• **Entries on spatial positioning**:
++++++

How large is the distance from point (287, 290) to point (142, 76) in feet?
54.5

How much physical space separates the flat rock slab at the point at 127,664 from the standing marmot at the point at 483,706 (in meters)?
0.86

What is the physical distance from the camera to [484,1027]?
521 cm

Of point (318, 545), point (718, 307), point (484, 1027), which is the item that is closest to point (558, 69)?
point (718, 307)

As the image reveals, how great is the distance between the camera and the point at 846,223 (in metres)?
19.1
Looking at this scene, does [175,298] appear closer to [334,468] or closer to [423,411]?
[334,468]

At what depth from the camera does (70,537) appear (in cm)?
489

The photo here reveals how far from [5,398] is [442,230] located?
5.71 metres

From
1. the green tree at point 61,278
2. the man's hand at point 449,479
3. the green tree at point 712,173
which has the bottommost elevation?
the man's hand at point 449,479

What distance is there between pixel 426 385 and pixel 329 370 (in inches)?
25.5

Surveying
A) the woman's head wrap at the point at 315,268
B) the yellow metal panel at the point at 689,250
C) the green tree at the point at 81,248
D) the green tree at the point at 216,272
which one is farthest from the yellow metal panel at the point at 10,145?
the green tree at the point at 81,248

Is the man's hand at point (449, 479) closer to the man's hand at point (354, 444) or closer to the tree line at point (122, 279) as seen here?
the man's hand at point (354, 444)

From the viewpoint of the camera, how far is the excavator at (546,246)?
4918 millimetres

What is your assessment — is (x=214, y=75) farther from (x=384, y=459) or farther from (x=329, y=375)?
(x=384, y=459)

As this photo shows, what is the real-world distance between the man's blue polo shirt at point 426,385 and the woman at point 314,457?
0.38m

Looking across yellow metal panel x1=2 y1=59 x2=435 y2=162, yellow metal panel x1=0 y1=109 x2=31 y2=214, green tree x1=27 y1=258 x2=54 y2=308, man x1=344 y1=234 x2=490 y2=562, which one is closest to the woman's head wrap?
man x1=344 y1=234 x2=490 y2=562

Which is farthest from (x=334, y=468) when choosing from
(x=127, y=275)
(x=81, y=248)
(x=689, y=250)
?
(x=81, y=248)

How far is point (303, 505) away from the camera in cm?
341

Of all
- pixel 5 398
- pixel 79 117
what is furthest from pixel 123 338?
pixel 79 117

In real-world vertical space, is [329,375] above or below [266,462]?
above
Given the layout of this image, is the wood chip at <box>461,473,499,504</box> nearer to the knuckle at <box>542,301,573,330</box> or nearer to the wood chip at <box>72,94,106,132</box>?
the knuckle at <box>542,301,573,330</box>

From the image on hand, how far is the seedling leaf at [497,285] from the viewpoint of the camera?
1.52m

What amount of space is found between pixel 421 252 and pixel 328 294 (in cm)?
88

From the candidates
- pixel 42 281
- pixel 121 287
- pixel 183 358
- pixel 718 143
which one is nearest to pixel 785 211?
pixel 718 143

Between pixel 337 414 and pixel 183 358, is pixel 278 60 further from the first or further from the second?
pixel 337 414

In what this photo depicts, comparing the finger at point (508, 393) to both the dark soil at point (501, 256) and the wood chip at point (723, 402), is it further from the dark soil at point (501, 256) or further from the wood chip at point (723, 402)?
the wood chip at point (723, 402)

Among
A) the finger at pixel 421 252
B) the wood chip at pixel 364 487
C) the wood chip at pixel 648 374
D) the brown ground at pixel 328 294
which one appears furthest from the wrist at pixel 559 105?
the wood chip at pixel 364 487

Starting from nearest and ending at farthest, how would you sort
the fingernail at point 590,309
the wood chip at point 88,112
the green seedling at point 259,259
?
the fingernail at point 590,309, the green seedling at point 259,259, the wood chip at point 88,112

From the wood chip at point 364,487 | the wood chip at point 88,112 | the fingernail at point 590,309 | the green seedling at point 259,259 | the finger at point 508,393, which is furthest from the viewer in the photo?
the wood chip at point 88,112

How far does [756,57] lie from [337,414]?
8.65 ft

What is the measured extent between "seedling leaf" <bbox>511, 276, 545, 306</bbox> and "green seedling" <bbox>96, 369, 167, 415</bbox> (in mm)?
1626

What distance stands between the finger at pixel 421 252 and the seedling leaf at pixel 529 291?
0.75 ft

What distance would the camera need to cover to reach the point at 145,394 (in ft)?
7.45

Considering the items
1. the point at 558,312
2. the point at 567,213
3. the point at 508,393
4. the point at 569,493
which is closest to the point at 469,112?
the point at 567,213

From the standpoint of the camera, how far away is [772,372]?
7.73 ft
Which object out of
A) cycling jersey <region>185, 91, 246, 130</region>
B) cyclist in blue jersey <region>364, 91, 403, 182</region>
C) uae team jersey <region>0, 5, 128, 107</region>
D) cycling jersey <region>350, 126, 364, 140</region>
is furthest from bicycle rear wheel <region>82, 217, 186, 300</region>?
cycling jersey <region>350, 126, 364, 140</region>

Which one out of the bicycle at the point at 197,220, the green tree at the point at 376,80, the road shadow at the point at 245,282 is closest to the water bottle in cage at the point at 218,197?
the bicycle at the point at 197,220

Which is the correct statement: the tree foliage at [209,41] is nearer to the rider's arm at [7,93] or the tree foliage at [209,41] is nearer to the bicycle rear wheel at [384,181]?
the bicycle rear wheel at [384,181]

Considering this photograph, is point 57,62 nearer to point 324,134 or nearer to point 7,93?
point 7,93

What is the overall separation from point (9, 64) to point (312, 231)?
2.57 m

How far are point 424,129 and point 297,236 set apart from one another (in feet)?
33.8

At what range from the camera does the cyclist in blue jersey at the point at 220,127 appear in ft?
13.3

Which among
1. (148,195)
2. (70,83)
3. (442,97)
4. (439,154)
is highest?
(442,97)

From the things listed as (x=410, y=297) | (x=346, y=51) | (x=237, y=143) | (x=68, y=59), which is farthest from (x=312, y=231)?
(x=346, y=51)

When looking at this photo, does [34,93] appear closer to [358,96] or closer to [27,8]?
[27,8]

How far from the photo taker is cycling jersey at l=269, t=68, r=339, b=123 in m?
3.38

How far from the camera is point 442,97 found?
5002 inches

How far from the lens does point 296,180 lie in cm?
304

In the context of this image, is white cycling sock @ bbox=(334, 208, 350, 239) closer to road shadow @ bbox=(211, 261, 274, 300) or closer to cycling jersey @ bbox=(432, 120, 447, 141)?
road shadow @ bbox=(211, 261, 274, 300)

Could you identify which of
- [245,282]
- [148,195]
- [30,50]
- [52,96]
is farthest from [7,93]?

++++++

• **WORK TO DO**: Return all of the records above, reproducing each line exactly.

• **THE ANSWER**:
How large is the distance from point (287, 290) to point (142, 76) in feet?
54.5

How much physical space separates the flat rock slab at the point at 127,664 from the standing marmot at the point at 483,706 (in meters)?
0.86

What is the physical distance from the camera to [484,1027]?
521 cm

Of point (318, 545), point (718, 307), point (484, 1027), which is the item that is closest to point (558, 69)?
point (718, 307)

As the image reveals, how great is the distance between the camera and the point at 846,223 (in metres)?
19.1
Looking at this scene, does [175,298] appear closer to [334,468] or closer to [423,411]?
[334,468]

At what depth from the camera does (70,537) appear (in cm)?
489

The photo here reveals how far from [5,398] is [442,230] located?
5.71 metres

From
1. the green tree at point 61,278
2. the man's hand at point 449,479
3. the green tree at point 712,173
which has the bottommost elevation?
the man's hand at point 449,479

What distance is there between pixel 426 385 and pixel 329 370 (in inches)?
25.5

Surveying
A) the woman's head wrap at the point at 315,268
B) the yellow metal panel at the point at 689,250
C) the green tree at the point at 81,248
D) the green tree at the point at 216,272
which one is farthest from the yellow metal panel at the point at 10,145?
the green tree at the point at 81,248

Is the man's hand at point (449, 479) closer to the man's hand at point (354, 444) or closer to the tree line at point (122, 279) as seen here?
the man's hand at point (354, 444)

From the viewpoint of the camera, how far is the excavator at (546,246)?
4918 millimetres

What is your assessment — is (x=214, y=75) farther from (x=384, y=459) or farther from (x=329, y=375)?
(x=384, y=459)

As this photo shows, what is the real-world distance between the man's blue polo shirt at point 426,385 and the woman at point 314,457?
0.38m

Looking across yellow metal panel x1=2 y1=59 x2=435 y2=162, yellow metal panel x1=0 y1=109 x2=31 y2=214, green tree x1=27 y1=258 x2=54 y2=308, man x1=344 y1=234 x2=490 y2=562, which one is closest to the woman's head wrap?
man x1=344 y1=234 x2=490 y2=562

Which is farthest from (x=334, y=468) when choosing from
(x=127, y=275)
(x=81, y=248)
(x=689, y=250)
?
(x=81, y=248)

How far is point (303, 505) away from the camera in cm?
341

Of all
- pixel 5 398
- pixel 79 117
what is furthest from pixel 123 338?
pixel 79 117

In real-world vertical space, is [329,375] above or below [266,462]?
above
Given the layout of this image, is the wood chip at <box>461,473,499,504</box> nearer to the knuckle at <box>542,301,573,330</box> or nearer to the wood chip at <box>72,94,106,132</box>?
the knuckle at <box>542,301,573,330</box>

From the image on hand, how far is the seedling leaf at [497,285] from the viewpoint of the camera?
1.52m

What amount of space is found between pixel 421 252 and pixel 328 294 (in cm)?
88

From the candidates
- pixel 42 281
- pixel 121 287
- pixel 183 358
- pixel 718 143
which one is nearest to pixel 785 211?
pixel 718 143

Between pixel 337 414 and pixel 183 358, is pixel 278 60 further from the first or further from the second?
pixel 337 414

In what this photo depicts, comparing the finger at point (508, 393) to both the dark soil at point (501, 256) and the wood chip at point (723, 402), is it further from the dark soil at point (501, 256) or further from the wood chip at point (723, 402)?
the wood chip at point (723, 402)

Among
A) the finger at pixel 421 252
B) the wood chip at pixel 364 487
C) the wood chip at pixel 648 374
D) the brown ground at pixel 328 294
which one appears furthest from the wrist at pixel 559 105?
the wood chip at pixel 364 487

Starting from nearest and ending at farthest, how would you sort
the fingernail at point 590,309
the wood chip at point 88,112
the green seedling at point 259,259
?
the fingernail at point 590,309, the green seedling at point 259,259, the wood chip at point 88,112

From the wood chip at point 364,487 | the wood chip at point 88,112 | the fingernail at point 590,309 | the green seedling at point 259,259 | the finger at point 508,393, which is furthest from the viewer in the photo?
the wood chip at point 88,112

How far does [756,57] lie from [337,414]?
8.65 ft

What is the measured extent between "seedling leaf" <bbox>511, 276, 545, 306</bbox> and "green seedling" <bbox>96, 369, 167, 415</bbox> (in mm)?
1626

What distance stands between the finger at pixel 421 252 and the seedling leaf at pixel 529 291?
0.75 ft

What distance would the camera need to cover to reach the point at 145,394 (in ft)?
7.45

Considering the items
1. the point at 558,312
2. the point at 567,213
3. the point at 508,393
4. the point at 569,493
which is closest to the point at 469,112?
the point at 567,213

From the standpoint of the camera, how far away is [772,372]?
7.73 ft
Which object out of
A) cycling jersey <region>185, 91, 246, 130</region>
B) cyclist in blue jersey <region>364, 91, 403, 182</region>
C) uae team jersey <region>0, 5, 128, 107</region>
D) cycling jersey <region>350, 126, 364, 140</region>
is furthest from bicycle rear wheel <region>82, 217, 186, 300</region>?
cycling jersey <region>350, 126, 364, 140</region>

Which one out of the bicycle at the point at 197,220, the green tree at the point at 376,80, the road shadow at the point at 245,282 is closest to the water bottle in cage at the point at 218,197?
the bicycle at the point at 197,220

Which is the correct statement: the tree foliage at [209,41] is nearer to the rider's arm at [7,93] or the tree foliage at [209,41] is nearer to the bicycle rear wheel at [384,181]?
the bicycle rear wheel at [384,181]

Considering this photograph, is point 57,62 nearer to point 324,134 or nearer to point 7,93?
point 7,93

What is the overall separation from point (9, 64) to point (312, 231)?
2.57 m

How far are point 424,129 and point 297,236 set apart from one another (in feet)?
33.8

At what range from the camera does the cyclist in blue jersey at the point at 220,127 appear in ft?
13.3

Which among
1. (148,195)
2. (70,83)
3. (442,97)
4. (439,154)
is highest?
(442,97)

From the things listed as (x=410, y=297) | (x=346, y=51) | (x=237, y=143) | (x=68, y=59), which is farthest from (x=312, y=231)?
(x=346, y=51)

When looking at this photo, does [34,93] appear closer to [358,96] or closer to [27,8]?
[27,8]

How far from the photo taker is cycling jersey at l=269, t=68, r=339, b=123 in m?
3.38

How far from the camera is point 442,97 found?
5002 inches

How far from the lens does point 296,180 lie in cm?
304

In the context of this image, is white cycling sock @ bbox=(334, 208, 350, 239) closer to road shadow @ bbox=(211, 261, 274, 300) or closer to cycling jersey @ bbox=(432, 120, 447, 141)?
road shadow @ bbox=(211, 261, 274, 300)

Could you identify which of
- [245,282]
- [148,195]
- [30,50]
- [52,96]
is farthest from [7,93]?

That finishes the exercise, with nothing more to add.